Shed Simove: “I Suggested ‘Lie Pad’ But Apple Didn’t Like That Either” - pitdesi
http://techcrunch.com/2011/03/06/shed-simove-i-suggested-lie-pad-but-apple-didnt-like-that-either-nsfw-tctv/
======
phlux
WTF - I MUST sign in with YAHOO or Facebook to leave any comments on TC???

Fark that.

\---

80/20... the 80/20 rule.

Its always 80/20 here on TC.

This is a fantastic piece, the subject and information provided is great --
but as with every single piece on TC, there is that last 20% that is lacking,
such as the ever present typo in just about every TC article:

"...a very special version of the iPad while got him into some of the most
amazingly comical legal trouble with Apple..."

and the horrid quality of the video.

Seriously, Paul -- tell your management to spring for a FLIP.

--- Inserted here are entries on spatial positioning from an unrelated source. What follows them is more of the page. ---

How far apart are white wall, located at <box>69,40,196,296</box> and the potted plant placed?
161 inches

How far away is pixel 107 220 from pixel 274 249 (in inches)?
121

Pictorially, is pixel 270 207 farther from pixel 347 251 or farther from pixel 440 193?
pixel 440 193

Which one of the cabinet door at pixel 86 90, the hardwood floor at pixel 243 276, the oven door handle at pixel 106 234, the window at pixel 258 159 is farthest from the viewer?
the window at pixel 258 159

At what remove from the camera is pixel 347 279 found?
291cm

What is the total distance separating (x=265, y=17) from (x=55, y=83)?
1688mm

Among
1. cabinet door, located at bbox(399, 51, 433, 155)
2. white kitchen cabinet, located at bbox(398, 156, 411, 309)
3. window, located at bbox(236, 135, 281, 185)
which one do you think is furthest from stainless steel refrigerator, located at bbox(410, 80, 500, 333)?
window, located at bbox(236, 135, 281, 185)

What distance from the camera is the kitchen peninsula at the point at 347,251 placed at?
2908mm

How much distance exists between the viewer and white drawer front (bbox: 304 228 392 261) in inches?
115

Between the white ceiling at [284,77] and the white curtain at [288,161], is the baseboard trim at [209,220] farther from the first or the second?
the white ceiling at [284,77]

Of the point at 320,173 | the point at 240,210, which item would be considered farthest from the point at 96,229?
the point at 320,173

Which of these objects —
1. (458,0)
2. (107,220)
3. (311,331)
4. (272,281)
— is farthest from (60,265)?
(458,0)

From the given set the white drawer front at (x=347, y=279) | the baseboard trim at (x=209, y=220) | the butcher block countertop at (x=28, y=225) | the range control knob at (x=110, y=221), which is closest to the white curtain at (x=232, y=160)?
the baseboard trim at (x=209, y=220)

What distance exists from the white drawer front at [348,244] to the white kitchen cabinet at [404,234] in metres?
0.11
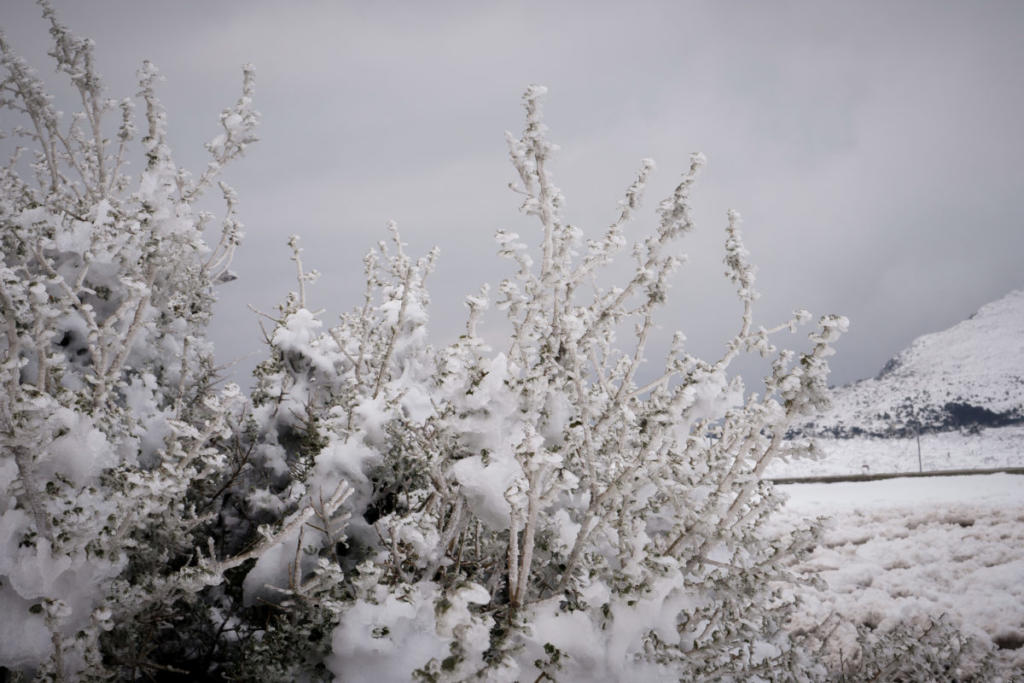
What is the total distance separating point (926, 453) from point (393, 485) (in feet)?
108

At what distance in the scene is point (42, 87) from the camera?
3.01 m

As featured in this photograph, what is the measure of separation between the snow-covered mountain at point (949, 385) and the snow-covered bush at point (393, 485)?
3063 centimetres

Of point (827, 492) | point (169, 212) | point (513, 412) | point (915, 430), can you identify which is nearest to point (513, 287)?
point (513, 412)

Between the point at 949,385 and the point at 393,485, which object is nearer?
the point at 393,485

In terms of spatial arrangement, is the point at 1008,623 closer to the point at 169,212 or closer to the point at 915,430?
the point at 169,212

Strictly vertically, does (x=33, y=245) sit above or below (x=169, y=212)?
below

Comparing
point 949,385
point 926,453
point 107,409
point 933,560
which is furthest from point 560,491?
point 949,385

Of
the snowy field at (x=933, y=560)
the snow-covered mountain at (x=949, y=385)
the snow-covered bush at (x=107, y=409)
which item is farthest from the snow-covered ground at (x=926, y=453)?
the snow-covered bush at (x=107, y=409)

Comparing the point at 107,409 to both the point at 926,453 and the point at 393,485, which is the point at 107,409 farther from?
the point at 926,453

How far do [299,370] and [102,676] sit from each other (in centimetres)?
147

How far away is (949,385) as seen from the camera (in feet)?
131

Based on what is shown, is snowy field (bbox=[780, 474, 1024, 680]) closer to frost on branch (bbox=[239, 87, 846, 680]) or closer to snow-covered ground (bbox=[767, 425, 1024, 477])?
frost on branch (bbox=[239, 87, 846, 680])

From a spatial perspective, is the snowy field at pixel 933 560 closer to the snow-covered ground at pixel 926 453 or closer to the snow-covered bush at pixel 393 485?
the snow-covered bush at pixel 393 485

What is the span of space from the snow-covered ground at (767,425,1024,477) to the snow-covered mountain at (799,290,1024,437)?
70.5 inches
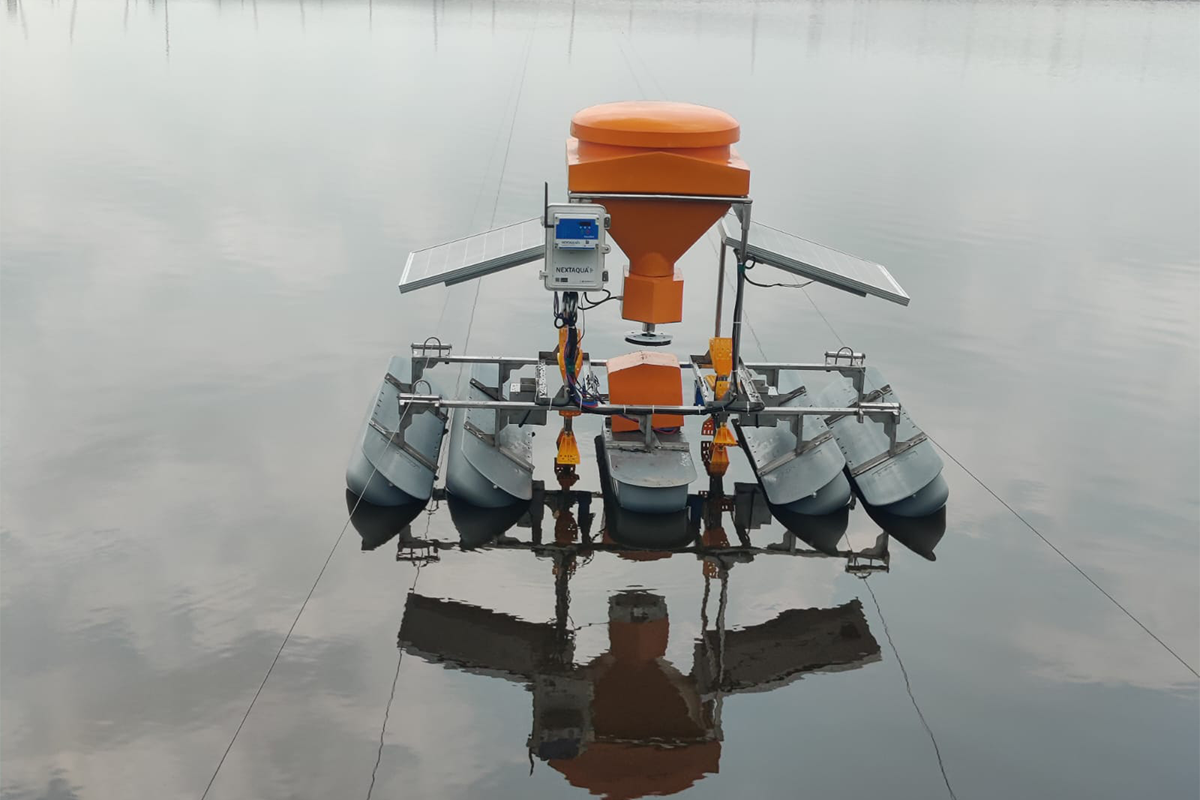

All criticism aside though, you know what would be AMAZING: Please see if Shed
would do a how-to on getting something made and have TC fund something really
interesting: Put up a contest where readers get to submit then vote on an idea
of an object to make in China, take that idea and have Shed find a vendor on
Alibaba and secure a sample.

Document that process - and have TC commit say $2500 to the piece - and show
users how dead simple it is to have their ideas manufactured in China.